As I mentioned in the beginning of this article, it wasn’t until I began working on this issue that I shared my personal experiences with others. No one, not even at the Foundation, knew my father had been incarcerated. This was not a secret I kept by design; it honestly never occurred to me that it could—or should—have any bearing on the work I was doing. It wasn’t until I read Nell Bernstein’s book, All Alone in the World: Children of Incarcerated Parents and heard Liz Gaines speak about the effects of incarceration on children at a September 2006 consultative session on reentry hosted by the Annie E. Casey Foundation that I made the connection between my own life experiences and the Foundation project with which I was assisting. However, even after that realization, I must admit I struggled to understand my own value in speaking or advocating on behalf of this population. I chalked it up to the need for a “bad girl gone good” success story. For all intents and purposes, I do look successful—at least on paper, but I remained very disconnected from any experiences and feelings related to my father’s absence, incarceration and death, as well as other traumatic events like my mother’s arrest and the incarceration of several close family members.
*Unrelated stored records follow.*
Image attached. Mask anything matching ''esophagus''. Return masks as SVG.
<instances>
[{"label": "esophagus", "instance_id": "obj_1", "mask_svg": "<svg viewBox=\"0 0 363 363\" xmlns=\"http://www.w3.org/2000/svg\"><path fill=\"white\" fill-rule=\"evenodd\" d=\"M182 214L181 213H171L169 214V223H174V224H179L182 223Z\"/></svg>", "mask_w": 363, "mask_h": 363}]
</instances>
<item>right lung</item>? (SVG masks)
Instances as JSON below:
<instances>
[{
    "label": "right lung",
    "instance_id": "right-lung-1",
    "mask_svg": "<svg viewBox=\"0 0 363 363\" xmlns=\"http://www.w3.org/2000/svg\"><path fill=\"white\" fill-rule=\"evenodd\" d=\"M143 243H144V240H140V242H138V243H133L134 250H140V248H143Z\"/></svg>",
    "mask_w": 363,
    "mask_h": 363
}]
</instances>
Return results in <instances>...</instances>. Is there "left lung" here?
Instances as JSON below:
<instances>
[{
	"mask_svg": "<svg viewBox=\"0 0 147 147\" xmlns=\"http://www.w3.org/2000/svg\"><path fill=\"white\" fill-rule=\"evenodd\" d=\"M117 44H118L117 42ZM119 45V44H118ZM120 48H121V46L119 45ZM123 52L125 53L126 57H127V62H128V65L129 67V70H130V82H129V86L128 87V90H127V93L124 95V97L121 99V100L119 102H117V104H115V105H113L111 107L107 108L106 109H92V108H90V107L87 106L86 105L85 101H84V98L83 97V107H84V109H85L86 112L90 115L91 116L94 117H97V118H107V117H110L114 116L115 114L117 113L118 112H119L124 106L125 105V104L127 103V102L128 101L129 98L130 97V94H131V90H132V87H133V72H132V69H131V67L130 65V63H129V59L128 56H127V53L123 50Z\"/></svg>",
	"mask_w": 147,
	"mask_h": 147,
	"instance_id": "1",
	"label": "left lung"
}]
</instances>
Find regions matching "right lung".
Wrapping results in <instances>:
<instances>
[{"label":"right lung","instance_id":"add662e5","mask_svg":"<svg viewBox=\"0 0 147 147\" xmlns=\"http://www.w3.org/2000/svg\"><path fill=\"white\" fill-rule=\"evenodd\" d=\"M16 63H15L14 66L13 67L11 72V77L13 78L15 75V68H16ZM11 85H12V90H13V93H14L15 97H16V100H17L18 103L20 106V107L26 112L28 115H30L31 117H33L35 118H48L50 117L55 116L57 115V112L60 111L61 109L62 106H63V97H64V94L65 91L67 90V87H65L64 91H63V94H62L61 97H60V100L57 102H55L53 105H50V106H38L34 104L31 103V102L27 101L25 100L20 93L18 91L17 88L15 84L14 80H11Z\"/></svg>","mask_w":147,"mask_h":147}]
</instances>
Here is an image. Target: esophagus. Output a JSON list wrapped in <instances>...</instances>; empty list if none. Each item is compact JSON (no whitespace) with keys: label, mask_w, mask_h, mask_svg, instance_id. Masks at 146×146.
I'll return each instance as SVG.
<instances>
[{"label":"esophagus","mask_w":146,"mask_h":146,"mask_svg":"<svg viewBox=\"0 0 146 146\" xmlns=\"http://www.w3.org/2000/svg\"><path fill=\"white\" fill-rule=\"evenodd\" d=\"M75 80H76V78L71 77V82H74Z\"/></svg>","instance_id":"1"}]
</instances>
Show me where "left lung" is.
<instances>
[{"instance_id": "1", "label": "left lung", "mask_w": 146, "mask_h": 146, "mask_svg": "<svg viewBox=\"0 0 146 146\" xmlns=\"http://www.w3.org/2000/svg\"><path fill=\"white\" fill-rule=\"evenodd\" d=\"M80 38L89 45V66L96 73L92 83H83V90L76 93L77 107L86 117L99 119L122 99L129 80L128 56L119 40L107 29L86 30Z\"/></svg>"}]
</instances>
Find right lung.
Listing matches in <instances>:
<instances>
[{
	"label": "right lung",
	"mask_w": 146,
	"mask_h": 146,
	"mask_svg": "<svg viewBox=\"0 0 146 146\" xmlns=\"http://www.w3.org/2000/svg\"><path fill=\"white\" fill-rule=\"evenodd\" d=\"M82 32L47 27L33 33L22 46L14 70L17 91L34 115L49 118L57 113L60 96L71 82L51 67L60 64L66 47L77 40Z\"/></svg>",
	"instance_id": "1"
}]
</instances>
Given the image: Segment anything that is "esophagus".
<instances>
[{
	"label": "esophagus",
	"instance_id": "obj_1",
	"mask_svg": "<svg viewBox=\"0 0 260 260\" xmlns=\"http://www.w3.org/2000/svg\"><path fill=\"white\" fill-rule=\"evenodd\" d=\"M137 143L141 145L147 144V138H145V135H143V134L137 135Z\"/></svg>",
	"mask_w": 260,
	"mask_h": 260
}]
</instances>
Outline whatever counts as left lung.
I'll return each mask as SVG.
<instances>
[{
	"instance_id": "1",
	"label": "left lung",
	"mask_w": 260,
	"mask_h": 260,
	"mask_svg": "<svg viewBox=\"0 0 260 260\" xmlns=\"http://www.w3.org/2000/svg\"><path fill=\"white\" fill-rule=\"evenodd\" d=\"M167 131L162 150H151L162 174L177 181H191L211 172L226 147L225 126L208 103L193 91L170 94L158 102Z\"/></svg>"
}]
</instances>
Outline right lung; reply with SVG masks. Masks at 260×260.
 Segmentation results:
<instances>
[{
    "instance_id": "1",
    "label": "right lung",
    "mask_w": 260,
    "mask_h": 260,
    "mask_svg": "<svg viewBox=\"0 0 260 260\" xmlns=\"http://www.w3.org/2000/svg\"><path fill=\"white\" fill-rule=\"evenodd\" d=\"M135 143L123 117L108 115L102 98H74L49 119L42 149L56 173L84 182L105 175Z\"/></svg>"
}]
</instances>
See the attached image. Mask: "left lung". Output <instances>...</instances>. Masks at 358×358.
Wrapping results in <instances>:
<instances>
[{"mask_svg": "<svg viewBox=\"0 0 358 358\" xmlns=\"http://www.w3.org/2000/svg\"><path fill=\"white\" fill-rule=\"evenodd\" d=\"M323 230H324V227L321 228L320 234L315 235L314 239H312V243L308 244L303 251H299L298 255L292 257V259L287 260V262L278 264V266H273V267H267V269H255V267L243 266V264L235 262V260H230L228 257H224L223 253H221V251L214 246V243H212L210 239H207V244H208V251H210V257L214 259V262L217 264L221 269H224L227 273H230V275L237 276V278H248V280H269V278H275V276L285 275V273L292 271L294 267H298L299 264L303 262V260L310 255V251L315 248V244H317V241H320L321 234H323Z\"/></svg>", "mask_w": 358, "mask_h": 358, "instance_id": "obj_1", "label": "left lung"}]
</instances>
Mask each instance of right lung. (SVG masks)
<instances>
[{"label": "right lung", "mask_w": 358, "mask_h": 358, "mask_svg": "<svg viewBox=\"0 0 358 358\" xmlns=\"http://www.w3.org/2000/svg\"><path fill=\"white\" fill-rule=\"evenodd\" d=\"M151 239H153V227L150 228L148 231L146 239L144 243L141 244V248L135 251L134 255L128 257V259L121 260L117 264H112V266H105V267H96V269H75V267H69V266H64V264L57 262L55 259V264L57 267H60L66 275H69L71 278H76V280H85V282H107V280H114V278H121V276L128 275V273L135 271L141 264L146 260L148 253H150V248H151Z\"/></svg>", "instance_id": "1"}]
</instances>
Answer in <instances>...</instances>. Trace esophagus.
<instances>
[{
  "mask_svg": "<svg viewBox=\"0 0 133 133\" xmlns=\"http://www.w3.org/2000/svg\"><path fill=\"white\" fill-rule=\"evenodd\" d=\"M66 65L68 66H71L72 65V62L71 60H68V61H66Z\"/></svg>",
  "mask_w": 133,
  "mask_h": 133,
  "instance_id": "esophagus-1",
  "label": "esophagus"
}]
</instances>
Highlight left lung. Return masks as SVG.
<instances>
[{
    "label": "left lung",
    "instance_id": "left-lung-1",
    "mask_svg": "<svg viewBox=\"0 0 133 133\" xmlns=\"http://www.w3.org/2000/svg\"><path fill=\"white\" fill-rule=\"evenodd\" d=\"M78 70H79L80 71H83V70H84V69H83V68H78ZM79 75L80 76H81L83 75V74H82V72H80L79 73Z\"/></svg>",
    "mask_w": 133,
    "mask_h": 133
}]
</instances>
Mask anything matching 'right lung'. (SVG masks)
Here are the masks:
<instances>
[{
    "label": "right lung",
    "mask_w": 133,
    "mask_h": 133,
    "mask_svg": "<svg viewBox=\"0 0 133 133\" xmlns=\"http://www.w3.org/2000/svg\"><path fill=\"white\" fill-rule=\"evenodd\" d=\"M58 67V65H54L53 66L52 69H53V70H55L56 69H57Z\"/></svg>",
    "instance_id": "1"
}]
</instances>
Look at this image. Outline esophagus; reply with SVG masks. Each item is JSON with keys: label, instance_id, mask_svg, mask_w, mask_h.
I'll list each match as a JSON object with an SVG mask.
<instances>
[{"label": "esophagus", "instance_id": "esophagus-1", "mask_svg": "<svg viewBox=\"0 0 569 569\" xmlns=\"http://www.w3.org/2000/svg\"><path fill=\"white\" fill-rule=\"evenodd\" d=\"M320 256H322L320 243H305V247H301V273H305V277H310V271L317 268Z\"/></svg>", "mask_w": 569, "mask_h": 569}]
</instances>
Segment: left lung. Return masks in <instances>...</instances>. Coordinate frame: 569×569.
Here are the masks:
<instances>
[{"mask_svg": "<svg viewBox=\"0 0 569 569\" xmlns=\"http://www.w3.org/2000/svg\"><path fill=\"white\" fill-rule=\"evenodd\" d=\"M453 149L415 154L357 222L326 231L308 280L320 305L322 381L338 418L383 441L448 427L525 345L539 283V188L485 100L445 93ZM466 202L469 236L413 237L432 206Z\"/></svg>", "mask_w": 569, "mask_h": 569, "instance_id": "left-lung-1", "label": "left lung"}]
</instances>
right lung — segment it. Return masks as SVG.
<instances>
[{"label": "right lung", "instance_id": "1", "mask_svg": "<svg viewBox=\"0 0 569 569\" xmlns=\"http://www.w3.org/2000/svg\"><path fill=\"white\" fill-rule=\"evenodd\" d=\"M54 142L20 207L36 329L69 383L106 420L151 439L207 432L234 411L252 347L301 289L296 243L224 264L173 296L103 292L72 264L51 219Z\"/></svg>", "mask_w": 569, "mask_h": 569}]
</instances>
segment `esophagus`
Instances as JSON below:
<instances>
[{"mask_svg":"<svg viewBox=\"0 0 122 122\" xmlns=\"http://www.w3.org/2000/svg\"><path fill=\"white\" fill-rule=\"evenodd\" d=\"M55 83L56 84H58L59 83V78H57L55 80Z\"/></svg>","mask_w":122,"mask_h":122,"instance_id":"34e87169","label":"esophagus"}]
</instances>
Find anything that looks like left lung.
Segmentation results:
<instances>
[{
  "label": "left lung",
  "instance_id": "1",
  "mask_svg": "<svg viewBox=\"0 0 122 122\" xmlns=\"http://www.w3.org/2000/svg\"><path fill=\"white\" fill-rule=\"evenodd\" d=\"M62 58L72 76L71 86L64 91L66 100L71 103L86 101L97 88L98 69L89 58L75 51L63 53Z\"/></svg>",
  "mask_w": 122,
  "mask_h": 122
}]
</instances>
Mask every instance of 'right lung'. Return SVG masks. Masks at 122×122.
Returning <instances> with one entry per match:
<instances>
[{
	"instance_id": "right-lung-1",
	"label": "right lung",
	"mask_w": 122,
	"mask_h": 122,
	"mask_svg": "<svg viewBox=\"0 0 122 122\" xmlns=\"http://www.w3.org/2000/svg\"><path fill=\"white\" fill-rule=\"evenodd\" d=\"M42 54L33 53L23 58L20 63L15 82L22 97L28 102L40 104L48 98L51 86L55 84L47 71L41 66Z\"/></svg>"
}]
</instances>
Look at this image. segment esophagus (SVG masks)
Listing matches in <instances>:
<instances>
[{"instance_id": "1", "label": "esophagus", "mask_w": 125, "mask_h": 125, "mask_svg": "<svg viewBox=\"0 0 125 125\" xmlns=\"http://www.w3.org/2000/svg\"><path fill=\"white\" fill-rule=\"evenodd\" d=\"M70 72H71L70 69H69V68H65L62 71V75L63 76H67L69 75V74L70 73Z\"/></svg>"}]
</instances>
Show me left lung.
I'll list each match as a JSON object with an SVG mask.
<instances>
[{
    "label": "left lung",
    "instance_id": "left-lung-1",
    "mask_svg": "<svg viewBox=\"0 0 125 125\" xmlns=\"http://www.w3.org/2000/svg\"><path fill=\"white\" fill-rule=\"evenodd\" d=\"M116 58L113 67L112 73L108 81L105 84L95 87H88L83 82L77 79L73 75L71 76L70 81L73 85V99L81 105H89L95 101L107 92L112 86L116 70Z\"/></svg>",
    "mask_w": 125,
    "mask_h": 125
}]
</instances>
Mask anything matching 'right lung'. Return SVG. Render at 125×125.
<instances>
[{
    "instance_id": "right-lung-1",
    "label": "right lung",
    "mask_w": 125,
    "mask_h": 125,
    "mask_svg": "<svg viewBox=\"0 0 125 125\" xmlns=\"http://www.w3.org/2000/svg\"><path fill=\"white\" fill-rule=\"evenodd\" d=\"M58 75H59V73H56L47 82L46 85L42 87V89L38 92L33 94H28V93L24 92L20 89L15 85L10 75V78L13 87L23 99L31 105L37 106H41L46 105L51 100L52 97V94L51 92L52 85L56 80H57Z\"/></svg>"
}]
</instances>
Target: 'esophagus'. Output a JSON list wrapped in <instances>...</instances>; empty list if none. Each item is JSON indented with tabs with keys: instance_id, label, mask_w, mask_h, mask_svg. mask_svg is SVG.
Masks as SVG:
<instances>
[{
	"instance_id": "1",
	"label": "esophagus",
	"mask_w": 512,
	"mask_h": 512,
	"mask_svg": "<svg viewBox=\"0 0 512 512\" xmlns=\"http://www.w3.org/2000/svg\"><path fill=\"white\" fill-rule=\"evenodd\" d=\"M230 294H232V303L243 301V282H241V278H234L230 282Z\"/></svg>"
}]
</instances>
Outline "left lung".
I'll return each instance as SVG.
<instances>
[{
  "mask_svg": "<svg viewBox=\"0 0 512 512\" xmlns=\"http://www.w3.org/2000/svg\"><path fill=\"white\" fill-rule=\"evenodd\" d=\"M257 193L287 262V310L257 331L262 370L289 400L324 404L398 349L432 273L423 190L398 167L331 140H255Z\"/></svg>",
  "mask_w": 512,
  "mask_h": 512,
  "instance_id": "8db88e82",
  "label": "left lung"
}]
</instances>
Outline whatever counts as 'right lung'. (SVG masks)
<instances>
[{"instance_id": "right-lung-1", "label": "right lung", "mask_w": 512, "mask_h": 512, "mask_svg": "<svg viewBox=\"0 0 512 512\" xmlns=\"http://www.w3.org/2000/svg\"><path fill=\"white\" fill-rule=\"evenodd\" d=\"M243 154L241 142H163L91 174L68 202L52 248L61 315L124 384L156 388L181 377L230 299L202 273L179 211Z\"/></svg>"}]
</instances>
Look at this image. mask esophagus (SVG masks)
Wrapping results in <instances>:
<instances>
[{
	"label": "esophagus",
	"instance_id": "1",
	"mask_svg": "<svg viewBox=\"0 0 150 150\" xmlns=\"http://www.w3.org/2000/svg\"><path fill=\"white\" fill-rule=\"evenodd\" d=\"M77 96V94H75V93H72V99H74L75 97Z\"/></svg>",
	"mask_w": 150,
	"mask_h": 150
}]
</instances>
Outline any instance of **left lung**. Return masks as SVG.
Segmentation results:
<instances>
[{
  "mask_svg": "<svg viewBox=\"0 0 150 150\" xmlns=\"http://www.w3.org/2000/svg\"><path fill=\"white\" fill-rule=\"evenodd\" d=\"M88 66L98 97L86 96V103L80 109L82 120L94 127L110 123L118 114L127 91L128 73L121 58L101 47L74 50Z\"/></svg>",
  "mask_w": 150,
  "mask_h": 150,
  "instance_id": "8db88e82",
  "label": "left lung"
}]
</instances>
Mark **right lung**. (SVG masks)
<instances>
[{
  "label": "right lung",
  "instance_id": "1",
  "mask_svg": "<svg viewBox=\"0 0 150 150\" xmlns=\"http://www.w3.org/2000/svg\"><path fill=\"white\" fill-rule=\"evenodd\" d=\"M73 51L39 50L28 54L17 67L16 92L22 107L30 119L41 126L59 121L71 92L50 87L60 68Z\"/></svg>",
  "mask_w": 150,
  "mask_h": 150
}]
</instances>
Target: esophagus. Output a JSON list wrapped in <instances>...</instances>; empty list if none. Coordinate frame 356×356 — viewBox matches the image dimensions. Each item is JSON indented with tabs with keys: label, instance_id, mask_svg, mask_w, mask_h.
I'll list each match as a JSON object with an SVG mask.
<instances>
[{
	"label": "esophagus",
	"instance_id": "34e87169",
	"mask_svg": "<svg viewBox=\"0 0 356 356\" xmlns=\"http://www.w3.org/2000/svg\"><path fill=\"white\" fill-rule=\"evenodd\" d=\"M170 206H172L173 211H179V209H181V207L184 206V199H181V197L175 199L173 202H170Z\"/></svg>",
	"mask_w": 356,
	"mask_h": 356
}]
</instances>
It wasn’t until my recent opportunity to view the film Shadows: Children, Families and the Legacy of Incarceration that I truly began to understand the effects of parental incarceration on my life. I saw a piece of myself in every child featured in the movie. It was a bittersweet moment, for it was the first time I felt the intense pain of loss and how it has navigated my life, to a large extent, without my conscious awareness. It was the first time I was able to recognize and get angry about the precious time my father and I both lost due to his incarceration and grapple with the questions of why and to what end? And, it was the first time I did not feel completely and utterly alone. I wept that entire night and into the next day, for myself, and for all the children and families who live with the legacy of incarceration.
Even though my father is deceased and I am 38, that night I decided I want to know him. When he wasn’t incarcerated, I didn’t see him much and I have always felt tentative about asking other family members questions about him. During recent inquiries, I’ve learned that my father was flawed in significant ways and many loved him. As one family member recently told me, “He was a great person who never knew it.” At that moment I understood my father, myself, and the legacy we share.
People often ask me what I needed or what would have been most helpful to me while growing up with a parent who was incarcerated. I do not know for certain. I can report on what research has shown; I know of the good work being done in the field. Now I know that for me, I needed to understand my father to make sense of myself.
I have spent my life vacillating between feeling like there is nowhere I belong and trying to fit perfectly everywhere. Perfection, of course, can never truly be achieved and, thus, as a child and an adult, I have found I often land in the most familiar territory, feeling like I am inherently “bad”—worthless, invisible, alone—running from something I could never comprehend, or anxiously trying to fix something that can never be mended. “Stacey, you are just like your father,” droning in the background all the while.
Yes, my father—good, bad, troubled, abused, addicted—all that he was, is a part of me too. I wish he had had the opportunities and support he needed to improve that list.
What did I need? Hope perhaps. Hope that the sting of loss would subside; hope that life can be different. I think there are many ways to impart hope to children—art, faith, education, mentorship, stability, social support, to name just a few—but most of all through loving parents, even if they are incarcerated.
Hope is a powerful thing. It means that we don’t give up on the great potential we have for growth and change in ourselves or others. It, too, can be a legacy. There is no prescribed method or direct path for imparting or acquiring hope of which I am aware, but I know for certain, and from experience, that no stone should be left unturned.